Electric field biased Faraday rotation in multiferroic chromium-doped bismuth ferrite thin films

Multiferroics, materials which possess multiple ferroic orders, have seen a revival of interest in recent years as the need for multifunctional and multitunable devices has increased. A subset of multiferroics exhibit what is known as the magnetoelectric effect. The magnetoelectric effect is a generation of electric polarization via an applied magnetic field, and conversely the generation of magnetization due to an applied electric field. This particular effect is of interest due to the potential to control and tune devices by both electric and magnetic fields. Examining how this effect alters the magneto-optic response of the well-known multiferroic, BiFeO3 (BFO), could provide useful insight into how these multiferroics would function in optical devices. The Faraday rotation of a 10% Cr-doped BFO (111) thin film on an MgO substrate was measured for three conditions using an ac magnetic field technique: no biasing electric field, a positive 2 kV/m electric field, and a negative 2 kV/m electric field.
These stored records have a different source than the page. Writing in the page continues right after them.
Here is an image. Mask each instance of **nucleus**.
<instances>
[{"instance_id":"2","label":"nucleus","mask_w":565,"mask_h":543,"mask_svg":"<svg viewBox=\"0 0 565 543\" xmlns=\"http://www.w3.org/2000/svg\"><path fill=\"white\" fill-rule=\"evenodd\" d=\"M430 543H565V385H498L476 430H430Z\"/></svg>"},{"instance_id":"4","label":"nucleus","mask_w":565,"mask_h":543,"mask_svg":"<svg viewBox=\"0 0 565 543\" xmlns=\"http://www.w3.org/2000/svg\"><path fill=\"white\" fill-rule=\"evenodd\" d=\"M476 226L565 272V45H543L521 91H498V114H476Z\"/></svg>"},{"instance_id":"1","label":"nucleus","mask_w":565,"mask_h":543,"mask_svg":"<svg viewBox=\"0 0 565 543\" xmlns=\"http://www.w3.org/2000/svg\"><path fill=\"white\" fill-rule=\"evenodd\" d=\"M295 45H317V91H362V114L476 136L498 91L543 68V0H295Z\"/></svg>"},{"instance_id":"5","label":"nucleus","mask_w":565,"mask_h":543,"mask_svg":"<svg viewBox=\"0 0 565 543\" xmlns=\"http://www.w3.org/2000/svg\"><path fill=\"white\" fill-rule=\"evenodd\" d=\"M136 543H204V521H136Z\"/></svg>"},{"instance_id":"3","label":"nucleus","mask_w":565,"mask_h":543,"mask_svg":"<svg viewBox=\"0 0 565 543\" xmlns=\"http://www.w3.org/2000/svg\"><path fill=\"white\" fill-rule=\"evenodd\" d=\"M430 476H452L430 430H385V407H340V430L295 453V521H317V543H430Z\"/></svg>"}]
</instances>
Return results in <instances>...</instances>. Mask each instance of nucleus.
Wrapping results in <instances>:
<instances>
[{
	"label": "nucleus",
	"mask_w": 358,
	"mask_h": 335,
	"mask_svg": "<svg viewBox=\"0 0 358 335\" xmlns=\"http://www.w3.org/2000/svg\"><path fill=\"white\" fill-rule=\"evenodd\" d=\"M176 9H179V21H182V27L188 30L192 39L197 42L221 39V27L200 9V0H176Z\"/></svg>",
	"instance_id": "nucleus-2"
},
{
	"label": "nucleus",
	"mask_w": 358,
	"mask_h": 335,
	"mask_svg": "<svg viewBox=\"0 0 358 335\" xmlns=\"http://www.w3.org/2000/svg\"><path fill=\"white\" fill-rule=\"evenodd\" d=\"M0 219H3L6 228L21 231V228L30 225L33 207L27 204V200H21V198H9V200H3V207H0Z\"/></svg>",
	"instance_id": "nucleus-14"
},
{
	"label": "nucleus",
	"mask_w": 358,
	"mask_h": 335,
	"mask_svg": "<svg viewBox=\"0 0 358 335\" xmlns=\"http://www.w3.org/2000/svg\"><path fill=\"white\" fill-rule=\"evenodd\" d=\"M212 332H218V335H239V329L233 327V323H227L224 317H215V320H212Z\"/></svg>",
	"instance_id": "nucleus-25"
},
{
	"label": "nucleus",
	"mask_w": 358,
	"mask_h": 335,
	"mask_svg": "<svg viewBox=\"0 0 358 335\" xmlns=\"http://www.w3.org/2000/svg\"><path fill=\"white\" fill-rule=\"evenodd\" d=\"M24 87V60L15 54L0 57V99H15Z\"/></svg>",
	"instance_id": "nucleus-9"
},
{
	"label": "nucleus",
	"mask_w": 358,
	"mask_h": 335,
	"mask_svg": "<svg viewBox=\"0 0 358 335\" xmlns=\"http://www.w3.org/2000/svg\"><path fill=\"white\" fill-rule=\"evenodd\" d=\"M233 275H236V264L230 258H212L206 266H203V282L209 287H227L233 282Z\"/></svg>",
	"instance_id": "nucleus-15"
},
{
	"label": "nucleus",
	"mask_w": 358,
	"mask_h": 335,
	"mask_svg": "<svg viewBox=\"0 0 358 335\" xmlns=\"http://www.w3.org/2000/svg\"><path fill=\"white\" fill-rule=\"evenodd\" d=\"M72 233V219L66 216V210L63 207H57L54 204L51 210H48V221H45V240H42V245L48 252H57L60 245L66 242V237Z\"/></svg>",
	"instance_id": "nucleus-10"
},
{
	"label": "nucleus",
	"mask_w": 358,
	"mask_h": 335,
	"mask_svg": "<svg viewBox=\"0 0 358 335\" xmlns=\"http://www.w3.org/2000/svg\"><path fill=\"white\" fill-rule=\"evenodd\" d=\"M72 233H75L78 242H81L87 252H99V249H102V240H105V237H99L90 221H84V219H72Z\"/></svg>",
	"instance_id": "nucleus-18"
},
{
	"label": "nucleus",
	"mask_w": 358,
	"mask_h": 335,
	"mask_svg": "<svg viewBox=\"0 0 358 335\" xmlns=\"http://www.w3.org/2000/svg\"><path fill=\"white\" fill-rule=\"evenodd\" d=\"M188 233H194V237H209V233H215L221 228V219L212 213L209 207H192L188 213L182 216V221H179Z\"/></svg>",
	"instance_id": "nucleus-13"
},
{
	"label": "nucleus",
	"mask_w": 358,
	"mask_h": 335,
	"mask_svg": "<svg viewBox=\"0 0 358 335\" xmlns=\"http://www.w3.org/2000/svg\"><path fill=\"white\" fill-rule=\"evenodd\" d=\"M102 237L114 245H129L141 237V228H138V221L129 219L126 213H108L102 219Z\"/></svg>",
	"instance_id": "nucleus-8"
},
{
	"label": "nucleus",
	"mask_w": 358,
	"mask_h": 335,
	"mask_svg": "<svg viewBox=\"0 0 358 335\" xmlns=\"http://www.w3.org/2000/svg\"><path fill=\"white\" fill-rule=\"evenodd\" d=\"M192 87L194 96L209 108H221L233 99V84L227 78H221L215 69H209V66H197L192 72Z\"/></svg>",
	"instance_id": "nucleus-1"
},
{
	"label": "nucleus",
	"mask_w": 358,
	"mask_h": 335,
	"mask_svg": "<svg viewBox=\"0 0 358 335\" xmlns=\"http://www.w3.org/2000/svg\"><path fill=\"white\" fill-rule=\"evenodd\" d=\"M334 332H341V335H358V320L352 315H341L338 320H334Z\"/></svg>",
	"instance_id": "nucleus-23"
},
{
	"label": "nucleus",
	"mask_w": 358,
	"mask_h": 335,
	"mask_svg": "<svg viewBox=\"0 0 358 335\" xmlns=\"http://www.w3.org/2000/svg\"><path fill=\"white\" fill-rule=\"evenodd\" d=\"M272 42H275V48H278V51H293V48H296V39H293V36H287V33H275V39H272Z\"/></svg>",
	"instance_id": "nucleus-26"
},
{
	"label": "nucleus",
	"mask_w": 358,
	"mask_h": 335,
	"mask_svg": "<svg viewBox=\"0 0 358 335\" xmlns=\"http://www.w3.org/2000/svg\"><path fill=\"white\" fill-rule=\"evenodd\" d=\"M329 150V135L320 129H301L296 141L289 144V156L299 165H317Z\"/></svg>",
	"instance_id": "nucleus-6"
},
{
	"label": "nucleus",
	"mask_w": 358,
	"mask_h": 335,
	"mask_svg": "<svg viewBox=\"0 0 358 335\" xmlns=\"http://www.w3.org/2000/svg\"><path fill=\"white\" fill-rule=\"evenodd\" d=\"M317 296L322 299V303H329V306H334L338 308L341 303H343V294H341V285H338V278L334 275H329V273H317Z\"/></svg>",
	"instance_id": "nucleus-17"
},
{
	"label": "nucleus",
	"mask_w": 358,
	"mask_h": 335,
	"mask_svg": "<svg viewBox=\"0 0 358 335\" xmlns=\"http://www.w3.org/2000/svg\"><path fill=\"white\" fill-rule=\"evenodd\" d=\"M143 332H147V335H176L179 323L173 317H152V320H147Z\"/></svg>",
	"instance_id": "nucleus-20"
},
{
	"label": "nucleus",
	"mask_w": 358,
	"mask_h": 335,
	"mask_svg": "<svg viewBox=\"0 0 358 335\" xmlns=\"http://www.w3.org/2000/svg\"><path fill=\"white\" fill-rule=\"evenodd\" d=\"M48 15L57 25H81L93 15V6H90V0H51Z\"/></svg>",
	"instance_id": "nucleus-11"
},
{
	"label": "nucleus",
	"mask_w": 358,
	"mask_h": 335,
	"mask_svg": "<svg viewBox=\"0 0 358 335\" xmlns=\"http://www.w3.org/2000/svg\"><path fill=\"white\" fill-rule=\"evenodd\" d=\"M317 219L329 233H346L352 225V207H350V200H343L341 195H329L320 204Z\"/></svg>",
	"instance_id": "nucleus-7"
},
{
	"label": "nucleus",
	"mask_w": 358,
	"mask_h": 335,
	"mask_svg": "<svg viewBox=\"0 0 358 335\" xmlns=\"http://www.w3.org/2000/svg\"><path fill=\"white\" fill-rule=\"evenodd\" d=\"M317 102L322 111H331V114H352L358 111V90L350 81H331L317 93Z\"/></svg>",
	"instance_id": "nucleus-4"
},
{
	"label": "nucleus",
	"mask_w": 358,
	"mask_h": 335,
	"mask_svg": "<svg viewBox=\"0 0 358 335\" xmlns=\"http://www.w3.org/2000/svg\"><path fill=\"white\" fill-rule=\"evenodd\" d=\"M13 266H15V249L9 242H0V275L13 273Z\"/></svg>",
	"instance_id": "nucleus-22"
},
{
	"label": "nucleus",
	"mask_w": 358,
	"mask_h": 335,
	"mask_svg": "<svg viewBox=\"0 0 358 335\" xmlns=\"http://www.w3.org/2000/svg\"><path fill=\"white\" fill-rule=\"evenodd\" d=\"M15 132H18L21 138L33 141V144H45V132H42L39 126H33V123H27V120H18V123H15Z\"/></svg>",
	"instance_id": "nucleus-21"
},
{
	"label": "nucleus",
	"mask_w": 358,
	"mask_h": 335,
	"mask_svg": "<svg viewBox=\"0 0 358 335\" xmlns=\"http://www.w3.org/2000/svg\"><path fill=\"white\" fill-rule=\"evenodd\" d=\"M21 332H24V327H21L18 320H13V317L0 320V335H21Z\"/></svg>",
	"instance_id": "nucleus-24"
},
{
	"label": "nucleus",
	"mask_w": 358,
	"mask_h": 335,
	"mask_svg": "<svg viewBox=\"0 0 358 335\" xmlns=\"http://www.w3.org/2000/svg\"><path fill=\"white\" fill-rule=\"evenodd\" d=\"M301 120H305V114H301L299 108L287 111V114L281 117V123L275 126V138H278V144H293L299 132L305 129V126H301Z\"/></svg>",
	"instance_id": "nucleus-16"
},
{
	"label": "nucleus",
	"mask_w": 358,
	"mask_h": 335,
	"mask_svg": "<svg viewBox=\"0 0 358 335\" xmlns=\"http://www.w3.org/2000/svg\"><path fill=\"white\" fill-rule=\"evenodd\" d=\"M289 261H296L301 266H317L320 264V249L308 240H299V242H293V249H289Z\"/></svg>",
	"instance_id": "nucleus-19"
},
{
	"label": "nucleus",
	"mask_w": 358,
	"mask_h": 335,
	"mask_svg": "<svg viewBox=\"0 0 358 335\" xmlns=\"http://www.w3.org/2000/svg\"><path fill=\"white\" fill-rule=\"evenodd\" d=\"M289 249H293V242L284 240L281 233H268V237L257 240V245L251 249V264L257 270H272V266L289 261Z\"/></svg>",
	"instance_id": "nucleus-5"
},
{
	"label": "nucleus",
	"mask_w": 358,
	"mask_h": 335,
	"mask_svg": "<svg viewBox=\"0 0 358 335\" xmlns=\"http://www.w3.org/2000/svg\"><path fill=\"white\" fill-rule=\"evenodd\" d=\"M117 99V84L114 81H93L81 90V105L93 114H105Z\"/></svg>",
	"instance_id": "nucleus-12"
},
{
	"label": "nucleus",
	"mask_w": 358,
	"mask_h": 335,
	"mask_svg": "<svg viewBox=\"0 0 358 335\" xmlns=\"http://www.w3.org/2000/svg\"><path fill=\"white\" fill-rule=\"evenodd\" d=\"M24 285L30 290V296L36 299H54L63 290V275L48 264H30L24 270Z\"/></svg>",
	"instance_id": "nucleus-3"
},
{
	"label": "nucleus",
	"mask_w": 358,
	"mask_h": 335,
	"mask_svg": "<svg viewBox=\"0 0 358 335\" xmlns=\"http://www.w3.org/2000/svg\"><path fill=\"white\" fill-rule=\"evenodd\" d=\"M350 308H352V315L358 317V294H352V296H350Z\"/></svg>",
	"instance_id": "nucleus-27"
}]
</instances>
The Verdet constant for these three conditions at an optical wavelength of 632.8 nm was 20.48 deg/kOe-cm, 21.25 deg/kOe-cm, and 2.01 deg/kOe-cm respectively. These results demonstrate the possibility to manipulate the magneto-optic response of the thin film with an external dc electric field. This low magneto-optic response is due primarily to the still relatively weak magnetization of the BFO thin film, as well as its high optical absorption further enhanced by the Cr-doping. Future work to both overcome these deficiencies and investigate how precisely the magneto-optic response can be controlled by an external field is presented and discussed.